Ficava a espreita-la, numa posição que não oferecesse garantias da minha curiosidade. Afinal, estava ali para estar com meus amigos e voltar para minha Lourdes. Talvez tenha sido isso, talvez tenha sido... Não era nem mais nem menos do que meus companheiros de mesa. Mas um dia, levantando-se de sua cadeira, me interpelou e disse, como se fosse hoje ainda, percebi que gostas de cachaça, tenho em minha casa, uma que trouxe do México, um destilado especial... Nem esperei que o convite se concluísse, fui logo me despedindo e de braços dados, nos dirigimos para sua casa.

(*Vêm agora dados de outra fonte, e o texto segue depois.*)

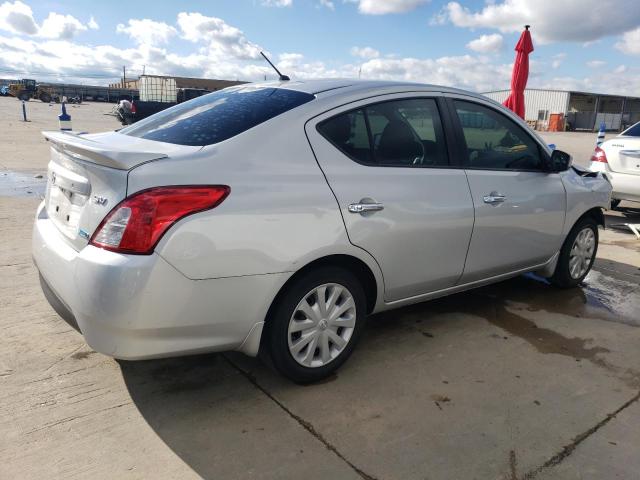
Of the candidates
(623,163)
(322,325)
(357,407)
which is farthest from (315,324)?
(623,163)

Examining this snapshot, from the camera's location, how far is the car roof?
115 inches

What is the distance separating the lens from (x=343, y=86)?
300cm

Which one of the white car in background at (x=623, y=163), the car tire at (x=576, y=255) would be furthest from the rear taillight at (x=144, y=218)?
the white car in background at (x=623, y=163)

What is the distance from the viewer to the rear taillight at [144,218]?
2.14 m

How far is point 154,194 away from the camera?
2162 mm

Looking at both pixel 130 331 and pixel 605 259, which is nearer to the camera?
pixel 130 331

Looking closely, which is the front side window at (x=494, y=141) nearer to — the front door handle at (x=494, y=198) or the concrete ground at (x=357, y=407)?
the front door handle at (x=494, y=198)

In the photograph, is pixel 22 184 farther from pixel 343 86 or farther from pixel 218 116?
pixel 343 86

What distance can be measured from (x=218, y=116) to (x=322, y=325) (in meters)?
1.28

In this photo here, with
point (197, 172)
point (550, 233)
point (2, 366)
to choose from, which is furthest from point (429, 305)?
point (2, 366)

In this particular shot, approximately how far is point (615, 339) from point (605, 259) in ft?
7.61

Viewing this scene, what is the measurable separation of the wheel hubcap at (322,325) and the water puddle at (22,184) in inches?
232

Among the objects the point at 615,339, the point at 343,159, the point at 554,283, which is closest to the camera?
the point at 343,159

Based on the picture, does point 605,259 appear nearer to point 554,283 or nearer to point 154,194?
point 554,283
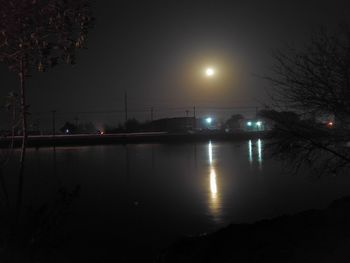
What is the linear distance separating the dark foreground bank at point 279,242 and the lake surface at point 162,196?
1590mm

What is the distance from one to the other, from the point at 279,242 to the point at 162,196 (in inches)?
422

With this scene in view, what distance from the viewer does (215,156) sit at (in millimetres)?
36406

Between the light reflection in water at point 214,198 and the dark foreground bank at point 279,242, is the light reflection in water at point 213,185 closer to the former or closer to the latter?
the light reflection in water at point 214,198

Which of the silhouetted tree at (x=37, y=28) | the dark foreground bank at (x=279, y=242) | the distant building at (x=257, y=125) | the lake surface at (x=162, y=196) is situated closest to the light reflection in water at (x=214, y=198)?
the lake surface at (x=162, y=196)

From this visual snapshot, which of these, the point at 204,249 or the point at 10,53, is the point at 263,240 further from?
the point at 10,53

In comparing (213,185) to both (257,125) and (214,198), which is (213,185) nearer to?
(214,198)

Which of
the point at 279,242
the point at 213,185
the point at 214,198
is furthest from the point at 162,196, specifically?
the point at 279,242

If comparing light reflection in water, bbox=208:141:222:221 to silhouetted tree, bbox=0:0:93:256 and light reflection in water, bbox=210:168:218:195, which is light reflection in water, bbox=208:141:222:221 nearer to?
light reflection in water, bbox=210:168:218:195

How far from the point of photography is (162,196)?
2000cm

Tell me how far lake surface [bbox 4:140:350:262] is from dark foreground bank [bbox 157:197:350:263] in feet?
5.22

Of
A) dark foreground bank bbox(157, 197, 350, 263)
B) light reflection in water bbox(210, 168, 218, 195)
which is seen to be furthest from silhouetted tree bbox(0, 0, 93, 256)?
light reflection in water bbox(210, 168, 218, 195)

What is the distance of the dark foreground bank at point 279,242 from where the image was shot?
7.81 meters

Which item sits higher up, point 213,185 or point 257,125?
point 257,125

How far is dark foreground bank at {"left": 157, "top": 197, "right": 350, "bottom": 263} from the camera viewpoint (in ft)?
25.6
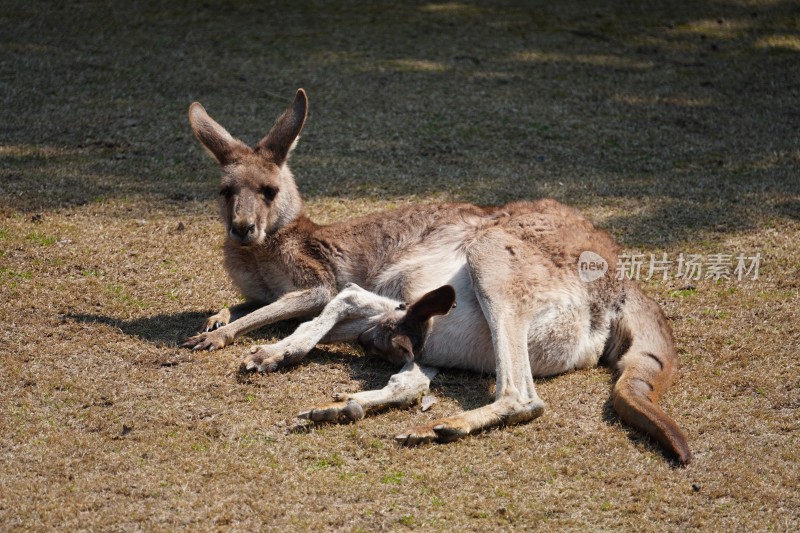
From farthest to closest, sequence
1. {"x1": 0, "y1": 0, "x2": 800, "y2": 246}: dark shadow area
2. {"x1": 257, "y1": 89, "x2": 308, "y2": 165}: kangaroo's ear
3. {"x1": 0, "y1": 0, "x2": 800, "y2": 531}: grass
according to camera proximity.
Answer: {"x1": 0, "y1": 0, "x2": 800, "y2": 246}: dark shadow area
{"x1": 257, "y1": 89, "x2": 308, "y2": 165}: kangaroo's ear
{"x1": 0, "y1": 0, "x2": 800, "y2": 531}: grass

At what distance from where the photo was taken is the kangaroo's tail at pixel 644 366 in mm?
3920

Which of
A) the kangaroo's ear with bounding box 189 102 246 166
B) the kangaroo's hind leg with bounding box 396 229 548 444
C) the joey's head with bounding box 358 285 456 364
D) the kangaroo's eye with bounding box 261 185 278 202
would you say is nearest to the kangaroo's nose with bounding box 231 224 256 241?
the kangaroo's eye with bounding box 261 185 278 202

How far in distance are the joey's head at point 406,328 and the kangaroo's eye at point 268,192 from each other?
3.20ft

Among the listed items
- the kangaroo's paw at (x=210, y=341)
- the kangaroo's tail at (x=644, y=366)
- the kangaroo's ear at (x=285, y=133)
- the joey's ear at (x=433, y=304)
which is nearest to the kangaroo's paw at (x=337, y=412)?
the joey's ear at (x=433, y=304)

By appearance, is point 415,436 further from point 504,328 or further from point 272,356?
point 272,356

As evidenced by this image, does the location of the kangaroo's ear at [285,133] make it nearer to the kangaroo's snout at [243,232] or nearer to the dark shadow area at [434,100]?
the kangaroo's snout at [243,232]

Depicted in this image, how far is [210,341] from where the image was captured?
4.74m

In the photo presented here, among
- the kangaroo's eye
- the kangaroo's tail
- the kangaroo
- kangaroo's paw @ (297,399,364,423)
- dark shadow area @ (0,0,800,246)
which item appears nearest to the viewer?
the kangaroo's tail

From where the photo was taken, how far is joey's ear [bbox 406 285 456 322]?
4438mm

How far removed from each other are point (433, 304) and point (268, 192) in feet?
4.11

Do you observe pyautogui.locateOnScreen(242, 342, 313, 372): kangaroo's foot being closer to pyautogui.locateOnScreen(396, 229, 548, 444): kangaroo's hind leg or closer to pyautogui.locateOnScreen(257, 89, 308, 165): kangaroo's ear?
pyautogui.locateOnScreen(396, 229, 548, 444): kangaroo's hind leg

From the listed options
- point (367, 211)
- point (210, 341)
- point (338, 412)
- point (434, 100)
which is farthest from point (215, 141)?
point (434, 100)

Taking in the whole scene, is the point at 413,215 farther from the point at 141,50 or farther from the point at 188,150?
the point at 141,50

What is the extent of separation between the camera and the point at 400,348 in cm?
454
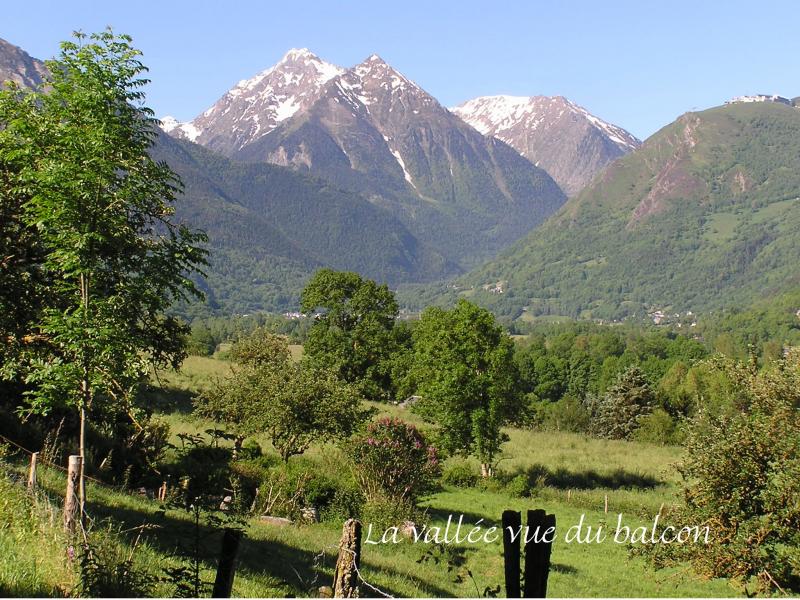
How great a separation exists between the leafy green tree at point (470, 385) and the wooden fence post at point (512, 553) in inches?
1244

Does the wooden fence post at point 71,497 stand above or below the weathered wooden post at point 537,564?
below

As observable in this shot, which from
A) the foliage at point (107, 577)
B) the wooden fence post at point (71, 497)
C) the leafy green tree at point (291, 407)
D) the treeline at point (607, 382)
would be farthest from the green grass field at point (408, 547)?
the treeline at point (607, 382)

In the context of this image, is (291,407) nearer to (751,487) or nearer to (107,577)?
(751,487)

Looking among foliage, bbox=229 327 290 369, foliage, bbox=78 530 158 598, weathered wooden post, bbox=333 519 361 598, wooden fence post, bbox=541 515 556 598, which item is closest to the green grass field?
foliage, bbox=78 530 158 598

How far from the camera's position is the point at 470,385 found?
38.9 metres

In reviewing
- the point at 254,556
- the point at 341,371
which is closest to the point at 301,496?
the point at 254,556

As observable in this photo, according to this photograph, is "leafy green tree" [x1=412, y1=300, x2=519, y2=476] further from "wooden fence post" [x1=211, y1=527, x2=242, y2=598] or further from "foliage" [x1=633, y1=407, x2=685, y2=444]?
"wooden fence post" [x1=211, y1=527, x2=242, y2=598]

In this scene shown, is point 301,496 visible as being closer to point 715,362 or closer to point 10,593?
point 715,362

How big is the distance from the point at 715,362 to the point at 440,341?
2709 centimetres

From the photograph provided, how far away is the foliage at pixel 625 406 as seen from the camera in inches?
2992

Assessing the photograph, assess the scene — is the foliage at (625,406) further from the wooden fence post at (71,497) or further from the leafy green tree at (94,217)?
the wooden fence post at (71,497)

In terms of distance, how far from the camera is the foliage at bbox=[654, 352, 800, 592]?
1190 cm

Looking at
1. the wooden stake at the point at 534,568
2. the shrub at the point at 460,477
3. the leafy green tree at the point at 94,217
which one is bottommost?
the shrub at the point at 460,477

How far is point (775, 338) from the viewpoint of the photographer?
7047 inches
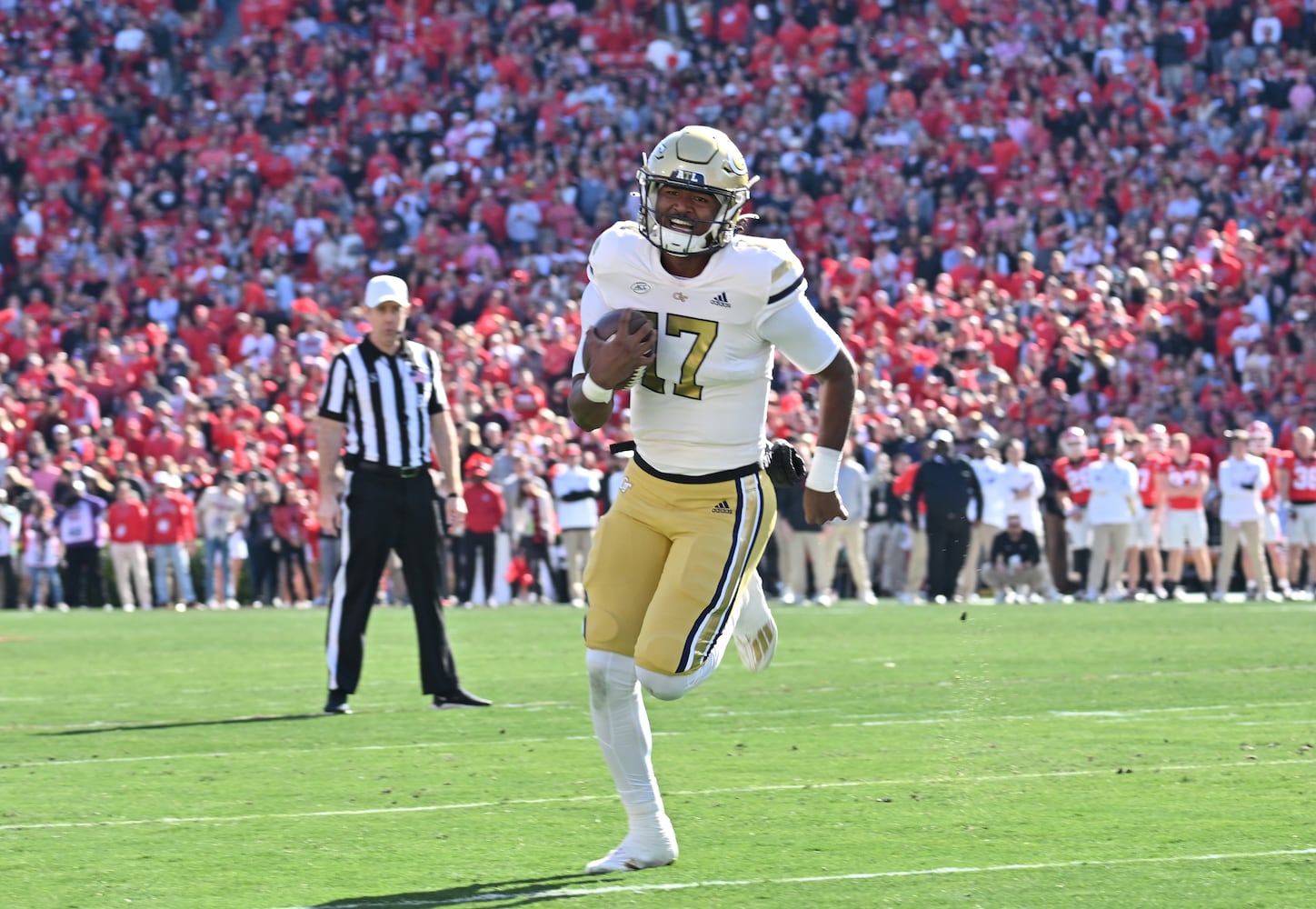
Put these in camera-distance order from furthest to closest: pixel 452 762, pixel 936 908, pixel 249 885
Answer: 1. pixel 452 762
2. pixel 249 885
3. pixel 936 908

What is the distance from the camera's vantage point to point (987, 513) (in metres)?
20.3

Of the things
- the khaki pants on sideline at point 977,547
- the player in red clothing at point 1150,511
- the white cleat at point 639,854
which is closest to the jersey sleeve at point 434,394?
the white cleat at point 639,854

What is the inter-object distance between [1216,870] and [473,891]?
1776 millimetres

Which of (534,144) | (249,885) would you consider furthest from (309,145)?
(249,885)

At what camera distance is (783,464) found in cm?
586

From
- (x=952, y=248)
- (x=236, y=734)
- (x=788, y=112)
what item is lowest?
(x=236, y=734)

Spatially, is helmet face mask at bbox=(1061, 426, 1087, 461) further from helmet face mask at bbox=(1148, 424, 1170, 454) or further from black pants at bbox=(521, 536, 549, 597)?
black pants at bbox=(521, 536, 549, 597)

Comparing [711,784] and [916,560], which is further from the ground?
[916,560]

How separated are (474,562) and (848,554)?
11.5 ft

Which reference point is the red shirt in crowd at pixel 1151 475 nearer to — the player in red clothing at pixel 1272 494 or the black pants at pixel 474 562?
the player in red clothing at pixel 1272 494

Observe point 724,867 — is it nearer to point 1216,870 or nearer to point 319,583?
point 1216,870

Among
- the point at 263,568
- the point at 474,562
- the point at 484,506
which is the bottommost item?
the point at 263,568

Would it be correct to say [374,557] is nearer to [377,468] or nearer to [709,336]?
[377,468]

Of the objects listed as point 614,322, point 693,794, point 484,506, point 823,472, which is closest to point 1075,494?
point 484,506
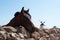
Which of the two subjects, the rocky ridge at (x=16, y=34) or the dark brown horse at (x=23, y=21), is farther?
the dark brown horse at (x=23, y=21)

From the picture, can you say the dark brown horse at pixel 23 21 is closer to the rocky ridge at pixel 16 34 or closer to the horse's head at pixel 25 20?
the horse's head at pixel 25 20

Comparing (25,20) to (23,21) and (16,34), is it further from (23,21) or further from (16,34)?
(16,34)

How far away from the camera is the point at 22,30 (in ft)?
23.4

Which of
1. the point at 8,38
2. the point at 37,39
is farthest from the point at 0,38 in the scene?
the point at 37,39

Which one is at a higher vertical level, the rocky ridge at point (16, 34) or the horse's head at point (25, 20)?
the horse's head at point (25, 20)

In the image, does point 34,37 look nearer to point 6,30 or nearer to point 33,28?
point 33,28

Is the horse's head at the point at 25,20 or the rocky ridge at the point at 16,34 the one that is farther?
the horse's head at the point at 25,20

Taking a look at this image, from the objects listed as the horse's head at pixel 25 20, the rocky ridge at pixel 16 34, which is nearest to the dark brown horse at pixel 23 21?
the horse's head at pixel 25 20

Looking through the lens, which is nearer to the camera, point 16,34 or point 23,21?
point 16,34

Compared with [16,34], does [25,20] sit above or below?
above

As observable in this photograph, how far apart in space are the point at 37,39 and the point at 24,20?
105 centimetres

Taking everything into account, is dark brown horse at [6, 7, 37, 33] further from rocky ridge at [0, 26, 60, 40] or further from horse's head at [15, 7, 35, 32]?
rocky ridge at [0, 26, 60, 40]

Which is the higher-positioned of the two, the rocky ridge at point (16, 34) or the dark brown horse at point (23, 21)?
the dark brown horse at point (23, 21)

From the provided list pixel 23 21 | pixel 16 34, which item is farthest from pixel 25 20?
pixel 16 34
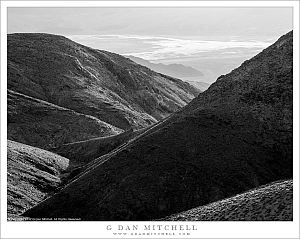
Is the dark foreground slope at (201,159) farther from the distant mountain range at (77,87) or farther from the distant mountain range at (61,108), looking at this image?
the distant mountain range at (77,87)

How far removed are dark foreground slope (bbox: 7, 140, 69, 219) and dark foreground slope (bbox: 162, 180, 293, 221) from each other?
2109cm

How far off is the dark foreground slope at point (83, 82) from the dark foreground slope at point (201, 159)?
74.2 metres

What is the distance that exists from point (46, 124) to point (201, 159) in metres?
76.2

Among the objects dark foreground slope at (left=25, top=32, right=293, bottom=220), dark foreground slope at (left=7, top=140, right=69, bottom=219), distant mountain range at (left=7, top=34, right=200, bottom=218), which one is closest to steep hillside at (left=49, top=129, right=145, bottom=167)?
distant mountain range at (left=7, top=34, right=200, bottom=218)

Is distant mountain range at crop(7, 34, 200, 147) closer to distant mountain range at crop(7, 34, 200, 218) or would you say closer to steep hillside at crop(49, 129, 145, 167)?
distant mountain range at crop(7, 34, 200, 218)

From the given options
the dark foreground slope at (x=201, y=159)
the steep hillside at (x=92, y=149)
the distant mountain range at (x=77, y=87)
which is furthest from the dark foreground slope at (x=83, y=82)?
the dark foreground slope at (x=201, y=159)

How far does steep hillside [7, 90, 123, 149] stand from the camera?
4510 inches

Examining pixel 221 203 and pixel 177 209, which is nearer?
pixel 221 203

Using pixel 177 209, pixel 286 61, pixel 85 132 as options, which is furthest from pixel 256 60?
pixel 85 132

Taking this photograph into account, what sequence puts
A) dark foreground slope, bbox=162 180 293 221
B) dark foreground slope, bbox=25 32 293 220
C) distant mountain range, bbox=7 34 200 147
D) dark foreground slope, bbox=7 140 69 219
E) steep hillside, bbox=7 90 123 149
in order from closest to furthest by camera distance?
dark foreground slope, bbox=162 180 293 221 → dark foreground slope, bbox=25 32 293 220 → dark foreground slope, bbox=7 140 69 219 → steep hillside, bbox=7 90 123 149 → distant mountain range, bbox=7 34 200 147

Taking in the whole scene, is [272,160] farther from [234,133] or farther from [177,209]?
[177,209]

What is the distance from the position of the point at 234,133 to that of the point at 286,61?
15.7m

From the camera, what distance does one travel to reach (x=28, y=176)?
62062mm

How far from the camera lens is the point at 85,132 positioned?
11850cm
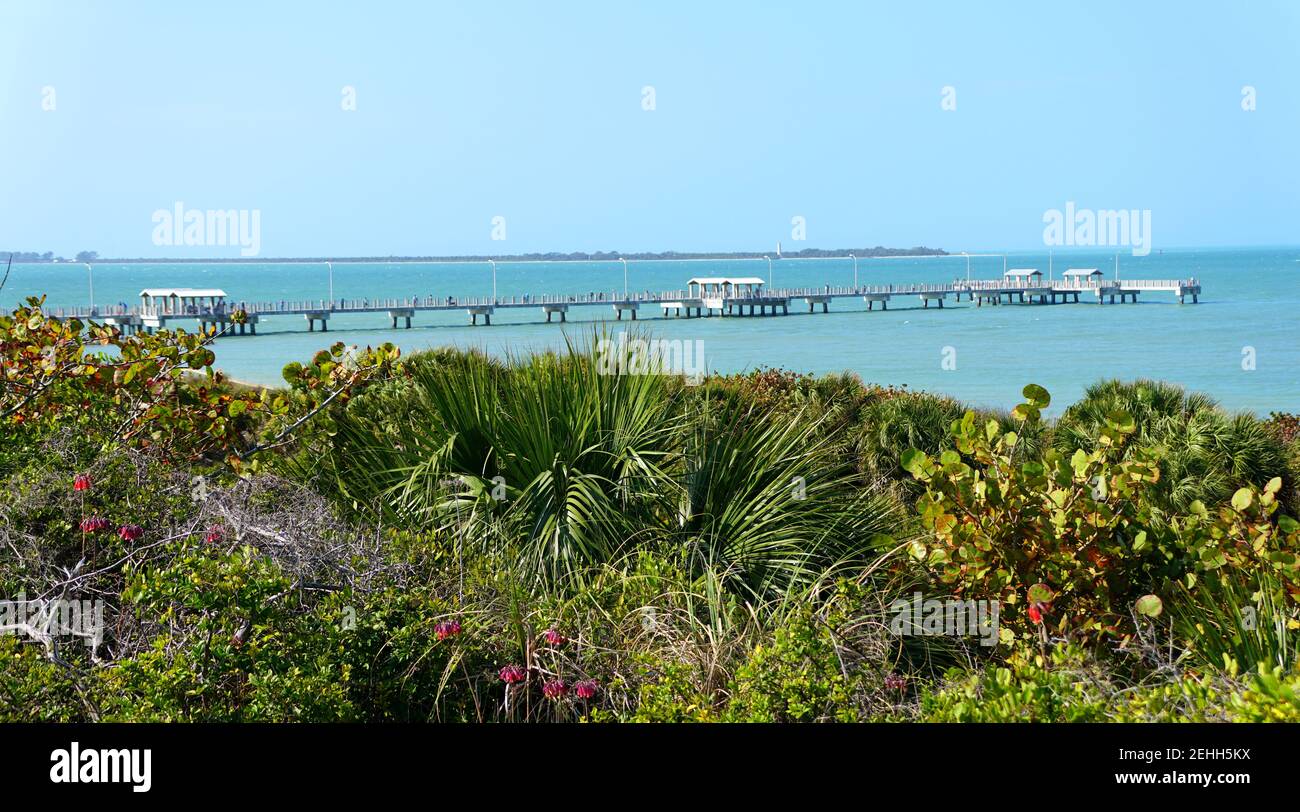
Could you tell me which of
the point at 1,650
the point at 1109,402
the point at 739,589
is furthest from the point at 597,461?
the point at 1109,402

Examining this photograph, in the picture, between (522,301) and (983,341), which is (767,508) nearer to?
(983,341)

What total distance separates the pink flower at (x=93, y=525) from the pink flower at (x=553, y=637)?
2053 mm

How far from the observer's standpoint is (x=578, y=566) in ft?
18.8

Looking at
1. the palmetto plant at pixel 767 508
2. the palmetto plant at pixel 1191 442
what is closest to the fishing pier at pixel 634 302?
the palmetto plant at pixel 1191 442

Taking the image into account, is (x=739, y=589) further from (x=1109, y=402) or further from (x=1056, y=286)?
(x=1056, y=286)

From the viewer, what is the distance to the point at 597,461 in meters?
6.19

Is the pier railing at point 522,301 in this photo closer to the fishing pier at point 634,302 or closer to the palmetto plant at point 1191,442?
the fishing pier at point 634,302

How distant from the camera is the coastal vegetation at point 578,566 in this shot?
4.27 m

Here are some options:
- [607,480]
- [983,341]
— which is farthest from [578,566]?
[983,341]

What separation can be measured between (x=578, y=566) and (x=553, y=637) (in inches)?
34.7

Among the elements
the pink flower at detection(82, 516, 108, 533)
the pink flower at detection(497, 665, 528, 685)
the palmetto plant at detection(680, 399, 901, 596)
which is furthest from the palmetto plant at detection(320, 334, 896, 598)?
the pink flower at detection(82, 516, 108, 533)

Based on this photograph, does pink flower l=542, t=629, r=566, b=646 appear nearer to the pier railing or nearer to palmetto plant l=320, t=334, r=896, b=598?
palmetto plant l=320, t=334, r=896, b=598

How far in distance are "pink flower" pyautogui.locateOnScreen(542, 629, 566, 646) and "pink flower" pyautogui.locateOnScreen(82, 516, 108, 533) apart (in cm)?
205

Não era bem um lar, não como o do meu reino, era colorido demais, iluminado de menos, cheio de lenços, fitas e uns objetos estranhos dispostos sem ordenamentos pelos poucos ambientes da casa. Pensei, cá comigo, seria a sua arte? Mas logo me desabonei daquele exterior que pertencia a ela e tratei de achegar nos braços seus. Não reconheci a mim no enlaço com ela. Na forma como, afogueados, nos livramos das roupas e eu das minhas vergonhas. Senti-me desalojado, porque começamos uma dança de corpos que quem guiava os passos não era eu, nem o ritmo nem a batucada, que em nada lembrava a valsa dos meus dias. Pensei que isso não era certo, pois homem não podia se deixar guiar. Mas atônito que estava, emborquei a tequila, que descia como pimenta, caindo nos seus enlaços. Ela não se fez de rogada, tirou o que restava das minhas roupas, agora desalinhadas, subiu no meu colo e me comeu. Comeu como quem tem a fome de mil dias, arrochando meu pescoço e mastigando minha virilidade. Não tive controle nenhum. Era dela e somente dela, que ora me apertava, ora me sugava, ora me bebia todo. Entendi a arte e o inusitado da vida, quando nos resumimos a uma só parte do corpo, que no corpo dela, lhe pertencia totalmente.
Fui embora tonto, amassado, desmamado, tempos depois, em direção a Lourdes. E desfalecido, me deitei. Quando acordei, não quis beber café ou água. Lourdes me achou estranho, como também estranhou, quando ao deitarmos, mais a noite, subindo por cima dela, juntei as suas pernas para penetrá-la, como se pudesse recriar o aperto e o arrocho da minha noite de tequila. Mas Lourdes era água. E minha sede era de aguardente.
Voltei ao bar, sentei-me à mesa, ao lado dela, mas ela já não me via, entretida que estava com meus amigos todos. E foi assim, durante dias, que fiquei perdido, perdi a ela, perdi meus amigos e perdi a mim. Cada um deles tinha aquele mesmo olhar que reconhecia quando fazia a barba de frente ao espelho. Vidrado, injetado e vazio de alguém que tinha misturado todos os drinks na esperança de sentir o gosto daquela bebida, daquela mamada.
Os dias foram se tornando longos, a noite mais longa ainda. E eu não pude mais esperar. Queria, novamente, o conforto do meu castelo, mas lá, já não era rei, era um desapropriado, desapropriado de mim mesmo. Foi quando decidi dar cabo nisso tudo e cá estou, depois das rezas e dos choros todos, aninhado nesse caixão, na vontade de sentir, em tão pequeno espaço, abaixo de sete palmos, o arrocho da braçada de pernas daquela mulher bezerra. Aquilo era que era mulher de verdade. E eu, já não era homem nenhum.